As his voice thus rang out into the silence with all its pathos and its passion, he turned his eyes on the eyes he had so learned to love, and met those orbs, full of delight and of surprise and a patent admiration, fixed upon his face. The rest of the song he sang straight at Gertrude Fordyce, and she looked at the singer, her gaze never swerving. For once his plunging heart in triumph felt he had caught and held her attention; for once, he said to himself, she did not look at him as impersonally as if he were the side of the wall.

It was over at last, and he was bowing his acknowledgments to the wildly applauding audience. The jugglery was at a discount. He had drawn off the white cloth from the flower-pot, where a strongly rooted young oak shoot two feet high appeared to have grown while he sang. But the walls of the room resounded with the turbulent clamors of an insistent encore. Only the eyes of the rustic-looking stranger were starting out of his head as he gazed at the oak shoot, and there came floating softly through his lips the involuntary comment, “By gum!”

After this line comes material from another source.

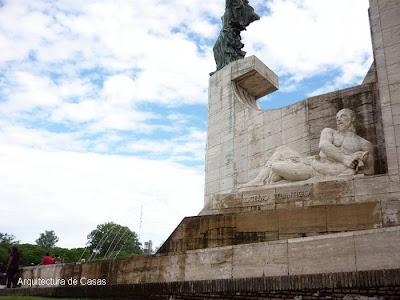 Art Deco - Monumento a la Bandera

It was necessary in common courtesy to sing at least the last stanza again, and as the juggler did so he was almost happy in singing it anew to her starry eyes, and noting the flush on her cheeks, and the surprise and pleasure in her beautiful face. The miracle of the oak shoot went unexplained, for all New Helvetia was still clapping a recall when the juggler, bowing and bowing, with the guitar in his hand, and ever retreating as he bowed, stepped off at one of the wings for instructions, and was met there by renewed acclamations from his fellow entertainers.

“You’d better bring on the play if you don’t want to hold forth here till the small hours,” he said, flushed, and panting, and joyous once more.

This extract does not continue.